CONSIGNES =>
- a) Énumérez les sept institutions que le texte sur la démocratie présente comme les caractéristiques principales de la démocratie.
- b) Modifiez le passage du texte sur la démocratie allant de « Voici deux extraits » à « en toute légalité. » en y remplaçant « bourgeoisie » par « noblesse ».
- c) Traduisez en anglais la phrase suivante du texte sur la démocratie : « Ainsi, pour Sieyès, comme pour Madison, le gouvernement représentatif n’était pas une modalité de la démocratie, c’était une forme de gouvernement essentiellement différente et, de surcroît, préférable. »

TEXTE À LIRE =>
□ □ □ □

Voici deux extraits (PGR, p. 13 et 14) de l’essai de Bernard Manin intitulé Principes du gouvernement représentatif qui achèveront de convaincre les plus naïfs : « Sieyès, de son côté, soulignait avec insistance la « différence énorme » entre la démocratie où les citoyens font eux-mêmes la loi et le régime représentatif dans lequel ils commettent l’exercice de leur pouvoir à des représentants élus. » « Ainsi, pour Sieyès, comme pour Madison, le gouvernement représentatif n’était pas une modalité de la démocratie, c’était une forme de gouvernement essentiellement différente et, de surcroît, préférable. » Pourquoi « préférable » ? Parce que le gouvernement non représentatif permet à la bourgeoisie, qui s’est emparée du pouvoir pendant les révolutions française et américaine, d’opprimer le peuple en toute légalité.

Nous voulons que la France devienne enfin une démocratie, c'est-à-dire un État au sein duquel chaque citoyen pourra participer sur un rapport d'égalité avec les autres à l'activité auto-instituante de la société, et plus précisément au pouvoir explicite, c'est-à-dire à l'élaboration de la Constitution, des lois et aux décisions gouvernementales. On peut ranger au nombre des caractéristiques principales de la démocratie les sept institutions suivantes : la sélection des gouvernants par tirage au sort, la liberté d’expression, la liberté des médias, les divers référendums d’initiative citoyenne (constituant, législatif, abrogatoire, révocatoire), la séparation des pouvoirs législatif, exécutif et judiciaire, la reddition des comptes et les mandats courts, non renouvelables, non cumulables et impératifs (les élus du sort qui ont fait des promesses avant d’être tirés au sort doivent s’efforcer de les tenir).

□ □ □ □

Quelques entrées
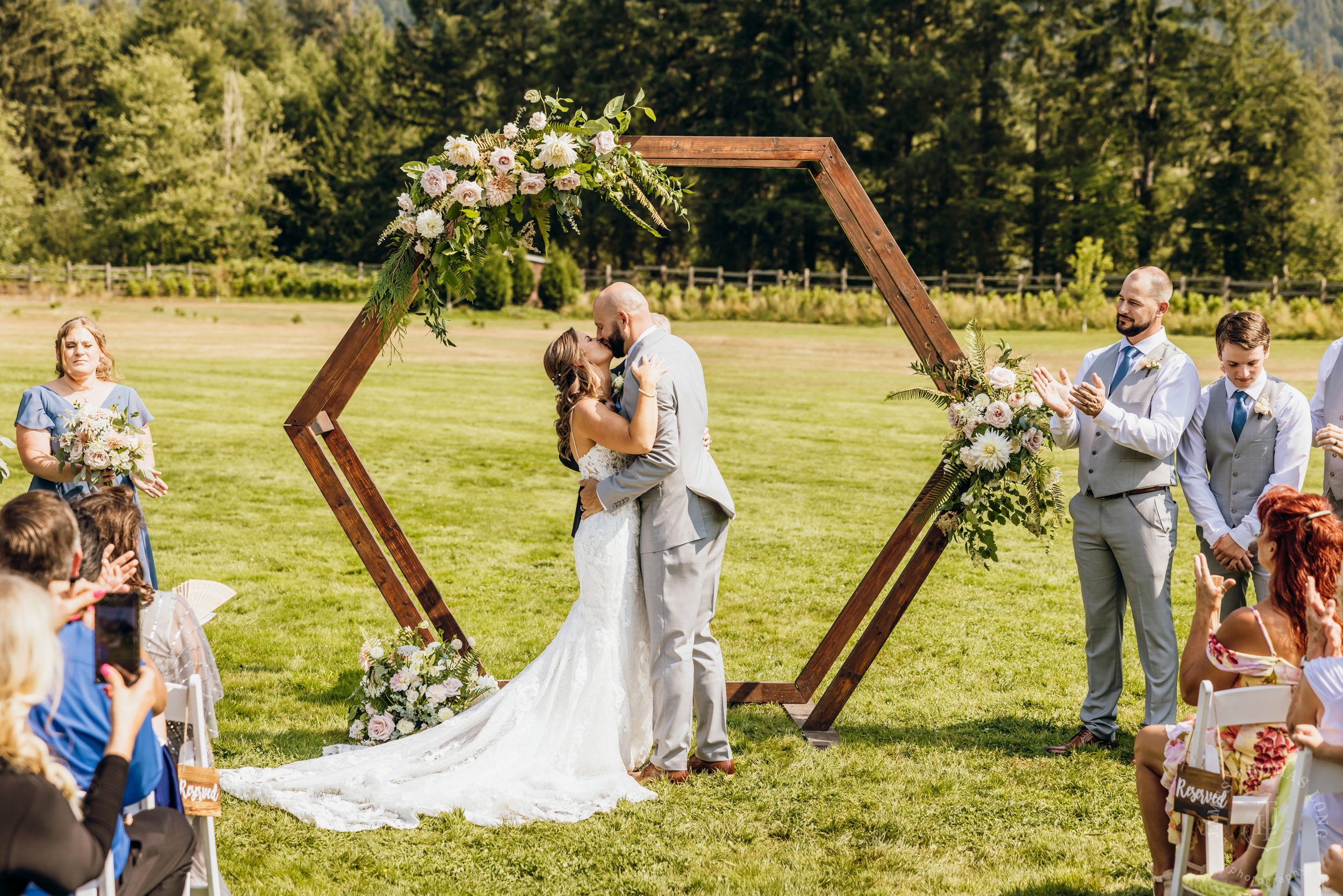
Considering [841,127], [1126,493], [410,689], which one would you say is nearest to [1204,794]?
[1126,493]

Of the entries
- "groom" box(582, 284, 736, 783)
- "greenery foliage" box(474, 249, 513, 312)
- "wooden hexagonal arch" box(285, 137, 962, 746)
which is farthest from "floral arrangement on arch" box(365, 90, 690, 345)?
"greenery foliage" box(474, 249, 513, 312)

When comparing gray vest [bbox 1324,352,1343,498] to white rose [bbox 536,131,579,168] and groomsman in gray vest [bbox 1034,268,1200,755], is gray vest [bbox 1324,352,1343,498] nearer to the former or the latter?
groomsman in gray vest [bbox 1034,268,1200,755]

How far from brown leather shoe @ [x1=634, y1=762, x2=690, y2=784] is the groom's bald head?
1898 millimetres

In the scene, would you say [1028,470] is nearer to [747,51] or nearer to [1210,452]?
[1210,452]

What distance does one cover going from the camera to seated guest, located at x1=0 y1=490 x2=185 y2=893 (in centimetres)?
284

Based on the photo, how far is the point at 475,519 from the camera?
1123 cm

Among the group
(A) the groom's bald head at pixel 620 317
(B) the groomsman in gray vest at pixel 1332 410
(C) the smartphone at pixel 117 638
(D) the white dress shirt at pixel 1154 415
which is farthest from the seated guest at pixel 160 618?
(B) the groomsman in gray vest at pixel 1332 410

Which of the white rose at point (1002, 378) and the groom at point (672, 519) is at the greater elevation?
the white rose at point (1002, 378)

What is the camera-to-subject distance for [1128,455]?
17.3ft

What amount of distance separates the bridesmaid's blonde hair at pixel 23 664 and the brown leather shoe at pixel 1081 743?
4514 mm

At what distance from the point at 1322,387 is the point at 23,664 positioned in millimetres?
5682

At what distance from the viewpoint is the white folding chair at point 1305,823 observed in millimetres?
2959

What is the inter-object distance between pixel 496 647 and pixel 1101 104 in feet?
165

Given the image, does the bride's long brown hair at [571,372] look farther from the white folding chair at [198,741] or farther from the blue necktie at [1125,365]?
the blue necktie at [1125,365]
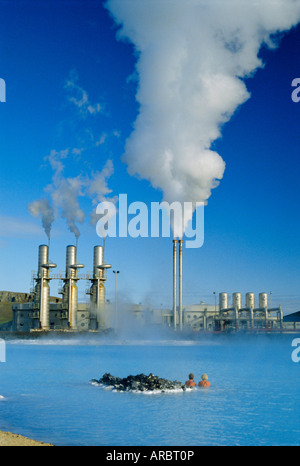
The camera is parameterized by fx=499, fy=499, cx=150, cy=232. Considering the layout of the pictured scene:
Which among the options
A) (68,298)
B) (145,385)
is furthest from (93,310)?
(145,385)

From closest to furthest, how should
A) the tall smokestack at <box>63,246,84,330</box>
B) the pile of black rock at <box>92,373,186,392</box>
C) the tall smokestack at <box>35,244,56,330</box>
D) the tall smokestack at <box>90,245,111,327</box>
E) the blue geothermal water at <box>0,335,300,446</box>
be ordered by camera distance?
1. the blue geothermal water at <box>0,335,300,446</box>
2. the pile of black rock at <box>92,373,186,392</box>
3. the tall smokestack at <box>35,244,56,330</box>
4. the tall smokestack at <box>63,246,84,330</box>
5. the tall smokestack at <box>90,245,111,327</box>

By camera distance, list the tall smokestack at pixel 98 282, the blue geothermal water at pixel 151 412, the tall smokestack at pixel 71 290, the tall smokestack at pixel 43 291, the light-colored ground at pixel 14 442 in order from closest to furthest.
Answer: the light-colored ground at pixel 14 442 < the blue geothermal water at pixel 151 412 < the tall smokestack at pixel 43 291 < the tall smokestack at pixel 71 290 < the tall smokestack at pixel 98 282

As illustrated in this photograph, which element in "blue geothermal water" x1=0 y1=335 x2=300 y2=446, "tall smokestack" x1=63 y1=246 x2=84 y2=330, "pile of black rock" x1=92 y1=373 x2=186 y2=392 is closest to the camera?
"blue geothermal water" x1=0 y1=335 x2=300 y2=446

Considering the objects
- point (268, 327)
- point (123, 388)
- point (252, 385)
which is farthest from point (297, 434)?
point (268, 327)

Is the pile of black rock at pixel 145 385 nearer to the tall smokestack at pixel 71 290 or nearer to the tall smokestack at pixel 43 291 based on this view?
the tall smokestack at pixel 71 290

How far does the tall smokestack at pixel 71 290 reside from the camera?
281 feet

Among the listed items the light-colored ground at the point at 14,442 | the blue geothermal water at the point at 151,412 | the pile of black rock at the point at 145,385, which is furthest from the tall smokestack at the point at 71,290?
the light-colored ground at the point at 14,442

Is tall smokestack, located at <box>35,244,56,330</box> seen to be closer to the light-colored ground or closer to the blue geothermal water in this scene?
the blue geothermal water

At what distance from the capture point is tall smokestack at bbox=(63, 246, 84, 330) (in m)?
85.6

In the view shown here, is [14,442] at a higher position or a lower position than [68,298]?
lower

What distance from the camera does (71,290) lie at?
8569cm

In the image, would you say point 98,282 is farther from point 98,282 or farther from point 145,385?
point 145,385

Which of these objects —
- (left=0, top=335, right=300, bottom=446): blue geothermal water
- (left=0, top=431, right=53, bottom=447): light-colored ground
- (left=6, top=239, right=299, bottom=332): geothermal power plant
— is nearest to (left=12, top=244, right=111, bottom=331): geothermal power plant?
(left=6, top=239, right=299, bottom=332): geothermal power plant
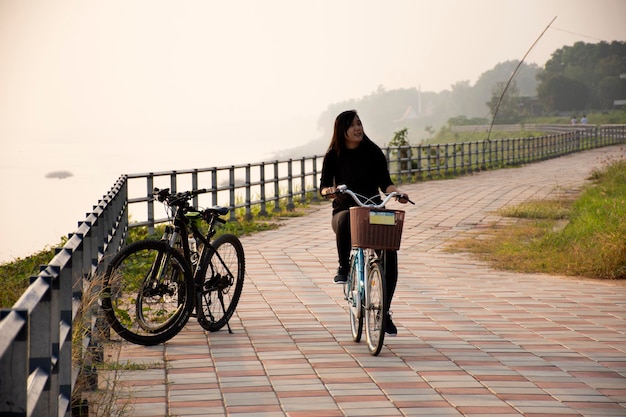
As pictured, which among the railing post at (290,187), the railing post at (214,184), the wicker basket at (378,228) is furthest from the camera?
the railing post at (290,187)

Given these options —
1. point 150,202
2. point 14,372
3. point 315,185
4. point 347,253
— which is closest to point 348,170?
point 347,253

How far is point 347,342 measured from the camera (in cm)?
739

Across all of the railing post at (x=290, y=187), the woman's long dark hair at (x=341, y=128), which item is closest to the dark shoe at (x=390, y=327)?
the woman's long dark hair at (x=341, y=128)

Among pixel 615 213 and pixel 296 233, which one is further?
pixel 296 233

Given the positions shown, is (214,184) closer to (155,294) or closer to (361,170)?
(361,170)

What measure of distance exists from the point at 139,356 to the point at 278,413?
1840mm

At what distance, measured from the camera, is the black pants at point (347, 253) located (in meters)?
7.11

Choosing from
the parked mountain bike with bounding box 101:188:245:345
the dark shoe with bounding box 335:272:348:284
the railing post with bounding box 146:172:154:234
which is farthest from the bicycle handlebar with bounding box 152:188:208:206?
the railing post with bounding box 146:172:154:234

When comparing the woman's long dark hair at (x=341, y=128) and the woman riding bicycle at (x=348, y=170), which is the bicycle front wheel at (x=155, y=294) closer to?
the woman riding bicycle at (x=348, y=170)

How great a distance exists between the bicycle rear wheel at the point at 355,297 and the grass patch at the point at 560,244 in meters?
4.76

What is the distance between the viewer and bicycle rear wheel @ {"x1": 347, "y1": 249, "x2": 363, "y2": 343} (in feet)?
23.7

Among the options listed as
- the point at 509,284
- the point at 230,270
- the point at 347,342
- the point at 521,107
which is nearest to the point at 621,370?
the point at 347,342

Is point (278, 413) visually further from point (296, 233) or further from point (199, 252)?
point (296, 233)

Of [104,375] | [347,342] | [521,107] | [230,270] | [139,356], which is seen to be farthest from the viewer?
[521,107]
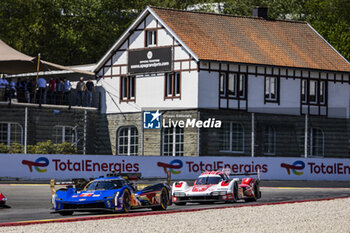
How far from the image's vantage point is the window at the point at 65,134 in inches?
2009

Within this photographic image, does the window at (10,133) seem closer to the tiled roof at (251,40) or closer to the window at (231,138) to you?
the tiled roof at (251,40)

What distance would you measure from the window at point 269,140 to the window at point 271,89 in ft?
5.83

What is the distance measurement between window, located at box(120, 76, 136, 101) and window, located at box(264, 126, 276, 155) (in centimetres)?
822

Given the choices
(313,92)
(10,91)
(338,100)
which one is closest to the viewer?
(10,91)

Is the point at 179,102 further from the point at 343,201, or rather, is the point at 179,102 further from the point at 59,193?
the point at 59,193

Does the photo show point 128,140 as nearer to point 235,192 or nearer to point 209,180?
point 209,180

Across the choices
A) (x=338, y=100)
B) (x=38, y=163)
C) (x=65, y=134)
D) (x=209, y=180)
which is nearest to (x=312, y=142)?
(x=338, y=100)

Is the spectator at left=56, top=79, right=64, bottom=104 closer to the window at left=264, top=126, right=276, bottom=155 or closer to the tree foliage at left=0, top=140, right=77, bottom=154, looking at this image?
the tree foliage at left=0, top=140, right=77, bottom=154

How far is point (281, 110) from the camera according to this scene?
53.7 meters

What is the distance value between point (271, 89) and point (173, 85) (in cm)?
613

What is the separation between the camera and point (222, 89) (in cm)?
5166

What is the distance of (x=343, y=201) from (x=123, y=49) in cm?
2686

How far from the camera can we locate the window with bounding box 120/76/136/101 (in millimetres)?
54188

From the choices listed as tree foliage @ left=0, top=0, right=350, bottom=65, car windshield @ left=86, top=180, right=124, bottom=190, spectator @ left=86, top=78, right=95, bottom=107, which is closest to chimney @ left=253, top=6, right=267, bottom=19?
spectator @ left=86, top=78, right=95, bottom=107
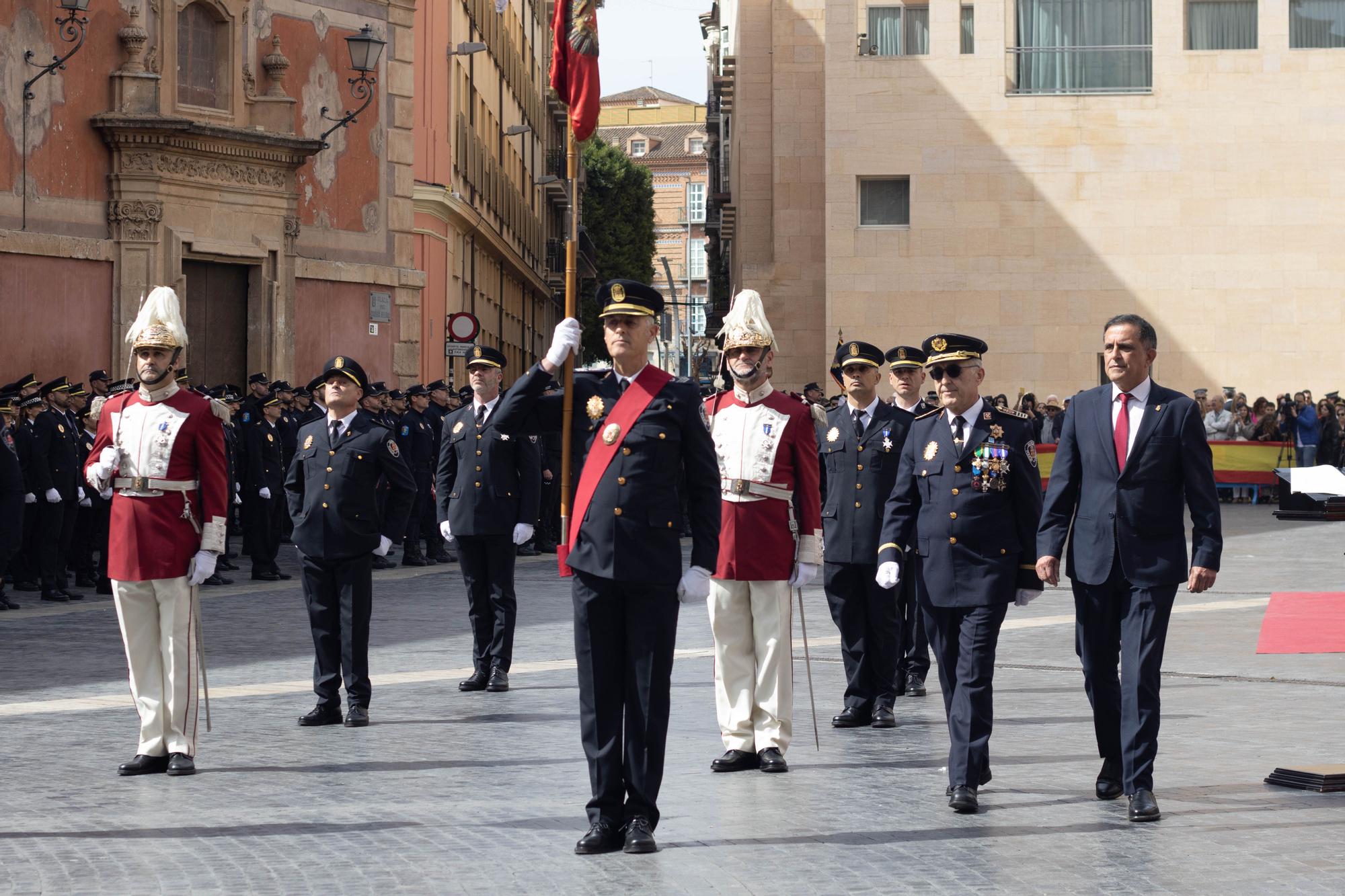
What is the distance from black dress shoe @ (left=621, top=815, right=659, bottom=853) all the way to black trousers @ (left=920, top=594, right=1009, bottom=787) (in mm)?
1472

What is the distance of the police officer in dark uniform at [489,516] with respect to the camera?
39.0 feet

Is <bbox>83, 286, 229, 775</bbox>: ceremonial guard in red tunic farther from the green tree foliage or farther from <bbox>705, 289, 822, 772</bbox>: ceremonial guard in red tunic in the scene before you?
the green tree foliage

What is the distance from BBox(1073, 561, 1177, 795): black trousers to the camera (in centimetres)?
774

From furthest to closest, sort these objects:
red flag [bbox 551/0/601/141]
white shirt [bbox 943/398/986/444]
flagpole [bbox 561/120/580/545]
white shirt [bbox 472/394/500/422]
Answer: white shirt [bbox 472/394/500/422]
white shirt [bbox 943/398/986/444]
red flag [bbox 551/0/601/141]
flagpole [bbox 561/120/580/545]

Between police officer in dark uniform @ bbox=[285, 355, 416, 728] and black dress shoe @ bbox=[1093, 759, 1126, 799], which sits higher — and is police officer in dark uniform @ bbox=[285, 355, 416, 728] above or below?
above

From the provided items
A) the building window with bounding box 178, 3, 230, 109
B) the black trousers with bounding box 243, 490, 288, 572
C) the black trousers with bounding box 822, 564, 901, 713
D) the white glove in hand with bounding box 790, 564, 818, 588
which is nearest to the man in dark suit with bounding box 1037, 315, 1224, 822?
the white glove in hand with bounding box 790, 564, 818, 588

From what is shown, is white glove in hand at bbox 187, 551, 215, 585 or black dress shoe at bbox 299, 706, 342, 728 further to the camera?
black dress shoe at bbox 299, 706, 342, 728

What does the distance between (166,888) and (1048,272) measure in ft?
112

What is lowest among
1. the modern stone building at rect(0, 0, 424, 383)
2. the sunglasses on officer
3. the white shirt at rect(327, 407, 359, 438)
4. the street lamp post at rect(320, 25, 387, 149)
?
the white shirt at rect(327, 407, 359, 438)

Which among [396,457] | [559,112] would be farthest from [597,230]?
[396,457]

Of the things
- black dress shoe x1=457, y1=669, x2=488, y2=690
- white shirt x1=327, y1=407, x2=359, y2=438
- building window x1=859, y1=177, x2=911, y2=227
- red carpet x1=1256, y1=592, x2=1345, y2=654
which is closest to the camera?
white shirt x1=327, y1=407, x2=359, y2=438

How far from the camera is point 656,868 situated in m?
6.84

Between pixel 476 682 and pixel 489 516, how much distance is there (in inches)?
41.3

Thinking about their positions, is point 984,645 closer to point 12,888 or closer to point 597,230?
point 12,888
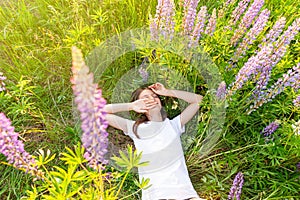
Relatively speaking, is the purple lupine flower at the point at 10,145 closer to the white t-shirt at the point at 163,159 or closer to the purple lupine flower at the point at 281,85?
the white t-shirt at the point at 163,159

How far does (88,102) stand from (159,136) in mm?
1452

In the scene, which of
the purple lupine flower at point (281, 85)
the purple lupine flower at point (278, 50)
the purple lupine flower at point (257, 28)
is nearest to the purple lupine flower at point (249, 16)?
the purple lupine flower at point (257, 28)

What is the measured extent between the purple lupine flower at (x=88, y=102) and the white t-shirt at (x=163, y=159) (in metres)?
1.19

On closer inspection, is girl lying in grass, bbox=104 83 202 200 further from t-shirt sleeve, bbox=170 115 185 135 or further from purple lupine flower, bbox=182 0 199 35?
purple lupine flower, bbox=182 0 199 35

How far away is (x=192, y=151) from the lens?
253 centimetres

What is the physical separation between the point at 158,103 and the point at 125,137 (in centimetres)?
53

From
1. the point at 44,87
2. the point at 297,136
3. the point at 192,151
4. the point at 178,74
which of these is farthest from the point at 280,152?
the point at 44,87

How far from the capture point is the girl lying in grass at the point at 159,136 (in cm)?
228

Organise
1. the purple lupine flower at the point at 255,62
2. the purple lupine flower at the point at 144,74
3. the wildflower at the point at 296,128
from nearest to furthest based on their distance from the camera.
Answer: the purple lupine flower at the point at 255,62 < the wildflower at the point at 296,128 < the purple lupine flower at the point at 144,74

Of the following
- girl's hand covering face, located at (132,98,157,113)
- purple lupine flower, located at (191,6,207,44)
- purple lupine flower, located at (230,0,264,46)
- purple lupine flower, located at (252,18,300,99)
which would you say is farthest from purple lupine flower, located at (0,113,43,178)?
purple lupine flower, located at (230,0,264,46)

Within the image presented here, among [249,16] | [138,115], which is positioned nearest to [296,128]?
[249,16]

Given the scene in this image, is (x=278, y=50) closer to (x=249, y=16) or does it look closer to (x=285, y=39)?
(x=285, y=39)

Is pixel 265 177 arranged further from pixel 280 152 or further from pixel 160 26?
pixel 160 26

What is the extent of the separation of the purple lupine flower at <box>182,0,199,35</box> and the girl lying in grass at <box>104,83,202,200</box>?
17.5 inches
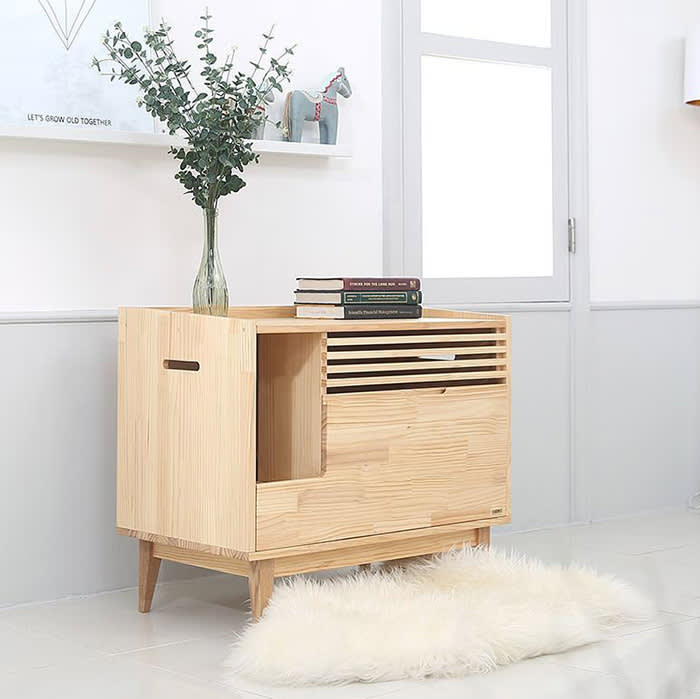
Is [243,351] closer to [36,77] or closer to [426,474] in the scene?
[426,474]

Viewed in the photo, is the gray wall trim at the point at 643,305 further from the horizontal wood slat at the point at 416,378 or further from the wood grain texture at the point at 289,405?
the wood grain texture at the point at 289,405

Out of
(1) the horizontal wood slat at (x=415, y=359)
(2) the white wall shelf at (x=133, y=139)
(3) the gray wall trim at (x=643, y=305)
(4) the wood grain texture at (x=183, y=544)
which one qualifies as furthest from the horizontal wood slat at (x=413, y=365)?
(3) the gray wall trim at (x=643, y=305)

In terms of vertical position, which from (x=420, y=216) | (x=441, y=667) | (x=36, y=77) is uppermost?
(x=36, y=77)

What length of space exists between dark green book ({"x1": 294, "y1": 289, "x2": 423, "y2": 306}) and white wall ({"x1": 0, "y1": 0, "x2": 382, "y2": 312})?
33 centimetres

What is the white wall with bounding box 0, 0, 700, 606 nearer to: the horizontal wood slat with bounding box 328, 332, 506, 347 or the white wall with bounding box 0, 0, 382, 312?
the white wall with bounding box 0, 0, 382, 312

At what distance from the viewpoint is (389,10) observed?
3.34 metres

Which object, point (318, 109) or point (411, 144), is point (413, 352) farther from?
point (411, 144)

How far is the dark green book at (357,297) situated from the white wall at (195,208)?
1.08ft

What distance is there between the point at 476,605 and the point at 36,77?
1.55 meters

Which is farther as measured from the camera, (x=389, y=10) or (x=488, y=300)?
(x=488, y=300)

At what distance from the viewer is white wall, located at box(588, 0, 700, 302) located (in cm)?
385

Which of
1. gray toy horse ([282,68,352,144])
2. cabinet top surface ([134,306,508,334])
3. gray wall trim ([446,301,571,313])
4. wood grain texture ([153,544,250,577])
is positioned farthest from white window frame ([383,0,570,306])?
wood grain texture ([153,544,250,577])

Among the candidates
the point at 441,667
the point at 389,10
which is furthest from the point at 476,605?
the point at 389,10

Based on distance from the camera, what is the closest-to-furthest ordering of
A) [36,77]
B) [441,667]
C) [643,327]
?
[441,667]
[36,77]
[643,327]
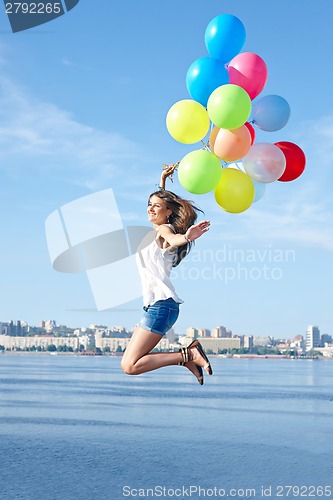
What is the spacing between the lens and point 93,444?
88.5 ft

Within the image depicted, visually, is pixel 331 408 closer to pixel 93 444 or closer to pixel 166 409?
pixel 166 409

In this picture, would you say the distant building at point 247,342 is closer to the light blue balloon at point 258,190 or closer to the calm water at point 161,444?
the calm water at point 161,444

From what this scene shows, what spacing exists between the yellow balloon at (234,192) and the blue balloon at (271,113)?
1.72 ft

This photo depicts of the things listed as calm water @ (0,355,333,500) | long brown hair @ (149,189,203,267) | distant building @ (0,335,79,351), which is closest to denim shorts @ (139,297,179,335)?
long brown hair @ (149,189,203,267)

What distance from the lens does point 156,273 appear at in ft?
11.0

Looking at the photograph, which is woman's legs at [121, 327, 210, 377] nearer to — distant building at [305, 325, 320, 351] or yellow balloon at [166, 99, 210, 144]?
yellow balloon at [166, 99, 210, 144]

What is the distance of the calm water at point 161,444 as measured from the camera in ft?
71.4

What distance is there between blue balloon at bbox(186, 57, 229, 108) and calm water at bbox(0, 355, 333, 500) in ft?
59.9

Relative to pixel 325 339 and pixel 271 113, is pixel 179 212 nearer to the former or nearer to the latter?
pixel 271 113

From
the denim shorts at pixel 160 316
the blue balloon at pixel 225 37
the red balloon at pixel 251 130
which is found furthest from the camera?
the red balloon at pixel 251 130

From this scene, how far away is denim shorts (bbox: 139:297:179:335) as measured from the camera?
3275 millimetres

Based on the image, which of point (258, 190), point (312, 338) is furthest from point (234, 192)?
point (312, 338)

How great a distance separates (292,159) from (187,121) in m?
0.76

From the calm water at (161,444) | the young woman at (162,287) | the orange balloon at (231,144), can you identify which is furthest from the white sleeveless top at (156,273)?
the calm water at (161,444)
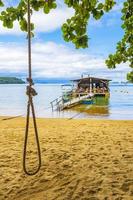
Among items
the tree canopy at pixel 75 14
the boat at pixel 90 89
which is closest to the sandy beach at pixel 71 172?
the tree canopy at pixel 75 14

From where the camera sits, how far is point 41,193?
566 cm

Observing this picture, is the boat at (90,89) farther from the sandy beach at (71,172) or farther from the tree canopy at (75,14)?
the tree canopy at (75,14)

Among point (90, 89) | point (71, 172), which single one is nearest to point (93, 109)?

□ □ □ □

RÉPONSES RÉDIGÉES =>
- a)
- la sélection des gouvernants par tirage au sort
- la liberté d’expression
- la liberté des médias
- les divers référendums d’initiative citoyenne (constituant, législatif, abrogatoire, révocatoire)
- la séparation des pouvoirs législatif, exécutif et judiciaire
- la reddition des comptes
- les mandats courts, non renouvelables, non cumulables et impératifs

- b)
Voici deux extraits (PGR, p. 13 et 14) de l’essai de Bernard Manin intitulé Principes du gouvernement représentatif qui achèveront de convaincre les plus naïfs : « Sieyès, de son côté, soulignait avec insistance la « différence énorme » entre la démocratie où les citoyens font eux-mêmes la loi et le régime représentatif dans lequel ils commettent l’exercice de leur pouvoir à des représentants élus. » « Ainsi, pour Sieyès, comme pour Madison, le gouvernement représentatif n’était pas une modalité de la démocratie, c’était une forme de gouvernement essentiellement différente et, de surcroît, préférable. » Pourquoi « préférable » ? Parce que le gouvernement non représentatif permet à la noblesse, qui s’est emparée du pouvoir pendant les révolutions française et américaine, d’opprimer le peuple en toute légalité.

- c) Thus, for Sieyès, as for Madison, representative government was not a form of democracy; it was an essentially different form of government and, moreover, a preferable one.